“哈哈,帶槍那是山里又有熊瞎子了,據說還有豹子跟大猞猁哩,不帶槍防身咋行。”
老膩歪說起這事并不覺得怎么危險什么的,而是很自得的說起最近村里的事。
說是什么村里來了名人、教授,越來越出名了,山里有點啥狀況,都不用跟縣里打報告,縣里自己就把槍送過來了,還要專門組織獵隊,去山里掃蕩一圈,保障安全啥的。
“那去了嗎”
“去個屁,他們那伙子人哪有專門的獵戶管用,更別說跟俺們村富貴比了”
然后又吹噓起什么打狼擒豹子,訓鷹訓老虎,帶黃鼠狼抓鹿,一些講得不再講,陳凌聽了都尷尬的想躲著走的事跡。
但這些外來人卻聽得有滋有味的。
主要是配合這里的美景,以前只是當故事聽來,那些畫面也只是存在于腦子里,僅限于幻想,而現在是來到了現場,直接有了實際的對比,落到了實處。
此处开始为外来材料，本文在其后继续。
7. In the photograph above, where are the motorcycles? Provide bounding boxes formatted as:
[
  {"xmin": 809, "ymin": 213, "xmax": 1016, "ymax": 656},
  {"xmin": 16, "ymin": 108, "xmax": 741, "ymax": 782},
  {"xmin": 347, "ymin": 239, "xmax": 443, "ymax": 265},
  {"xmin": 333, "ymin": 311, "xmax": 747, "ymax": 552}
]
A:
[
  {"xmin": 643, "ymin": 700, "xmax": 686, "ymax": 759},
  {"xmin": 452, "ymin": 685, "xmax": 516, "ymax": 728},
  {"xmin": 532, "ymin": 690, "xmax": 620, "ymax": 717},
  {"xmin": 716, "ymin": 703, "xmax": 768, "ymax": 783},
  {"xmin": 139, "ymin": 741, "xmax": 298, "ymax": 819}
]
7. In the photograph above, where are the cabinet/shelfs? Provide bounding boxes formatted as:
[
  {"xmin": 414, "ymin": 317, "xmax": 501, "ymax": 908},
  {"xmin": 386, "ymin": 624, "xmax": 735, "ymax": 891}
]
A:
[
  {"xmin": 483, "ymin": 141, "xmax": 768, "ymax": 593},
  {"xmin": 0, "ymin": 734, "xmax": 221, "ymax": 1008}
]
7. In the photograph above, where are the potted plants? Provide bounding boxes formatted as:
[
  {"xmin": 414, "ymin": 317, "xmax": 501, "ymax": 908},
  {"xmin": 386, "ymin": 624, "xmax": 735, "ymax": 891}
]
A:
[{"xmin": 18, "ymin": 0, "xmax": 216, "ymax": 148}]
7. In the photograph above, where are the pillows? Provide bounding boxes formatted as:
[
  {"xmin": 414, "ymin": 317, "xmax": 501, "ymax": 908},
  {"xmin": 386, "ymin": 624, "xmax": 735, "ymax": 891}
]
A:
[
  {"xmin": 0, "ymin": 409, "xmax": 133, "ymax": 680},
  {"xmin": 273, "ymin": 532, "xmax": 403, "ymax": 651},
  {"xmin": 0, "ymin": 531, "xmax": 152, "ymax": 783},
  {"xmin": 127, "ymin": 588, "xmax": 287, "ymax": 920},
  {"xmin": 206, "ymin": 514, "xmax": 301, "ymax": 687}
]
再去聽這些故事,就不會覺得那么虛幻了,只會更覺得刺激,對陳凌本人更加好奇敬佩。
“其實你們到處去打聽吧,每個在山
里討生計的獵戶,誰身上沒點故事啊”
老膩歪叼著司機讓的煙,黝黑毛糙的老臉上,掛著稍顯促狹的笑容“富貴這娃不一樣,他奶奶的,這娃膽子忒大,進了山啥都敢干,你們也聽過了啥啥豹子老虎猞猁老豬精,咱就不說這些了,光說他帶著他老丈人倆人就敢下狼洞,一般人就干不出來俺們村大教授還寫了文章”
這老漢是越講越起勁。
跟村里人說這些沒啥意思,哪有跟外地人吹噓有趣呢
看他越說越激動,也確實越說越精彩了。
西游劇組的這幾人就讓他帶著往村外陳凌家走。
沿著村子最西邊這條路上,剛拐過二毛驢的家,沒走多遠,甚至都還沒到打麥場的小樹林呢。
就看到一條壯碩的黑狗,胸口有一簇白毛,領著幾條狼狗,還有在胸腹間奶包沒有消退的母狗在田野間到處游蕩。
再遠處的山坡上,是一群矮馬和羊群在吃草。
或許這些狗是在看護它們吧。
但見到陌生車輛和人,那黑狗機警的豎起耳朵,眼睛瞪得溜圓,嚴肅的看了他們幾眼,鼻子也在空中呼哧呼哧的抽動幾下。
然后汪汪叫了幾聲,其余的狗也齊刷刷的抬頭往這兒看,歪著腦袋看了兩眼,就不在意,繼續在田野奔跑撒歡,繼續該干啥干啥。
“他家這狗還是這么嚇人。”
開車的司機身子繃緊一瞬,看到那些狗沒沖過來,才放松下來,小聲嘀咕道。
聽他這話,同伴們就好奇的緊跟著問“難道這就是那狗王黑娃嗎要給拍動畫片的那個狗”
“不是,這個是那個大黑狗黑娃跟狼生的,不對,應該說這些都是,黑娃可比這黑狗大多了。
你們看過相片的,咋還分不清了呢”
“狗又不是人,這誰分得清”
“你這真行”
老膩歪見狀就嘿嘿笑“這是富貴家二黑,越長大越喜歡管閑事,你們說上次過來沒待幾天,可能沒聽人說過。
這狗俺們村都喊它狗村長、狗支書的。
剛才它們是記住你們身上的味兒了。
你們要是敢在村里瞎搞,它們可不會干看著的。”
老頭子又開始叭拉叭拉一頓講。
二黑確實也稱得上陳王莊不大不小的又一奇景了。
它那整天操心的模樣,讓人見了實在忍俊不禁。
甚至有時候老人們某天心情好了,路上看到它都會跟它打招呼,什么“二黑忙著呢”、“二黑鄉里趕集去不”
讓不知情的人看到,恐怕會以為這是半村子神經病。
主要是面對這些打招呼的人,二黑有時候理一下,有時候不理,看都不看就直接跑走了。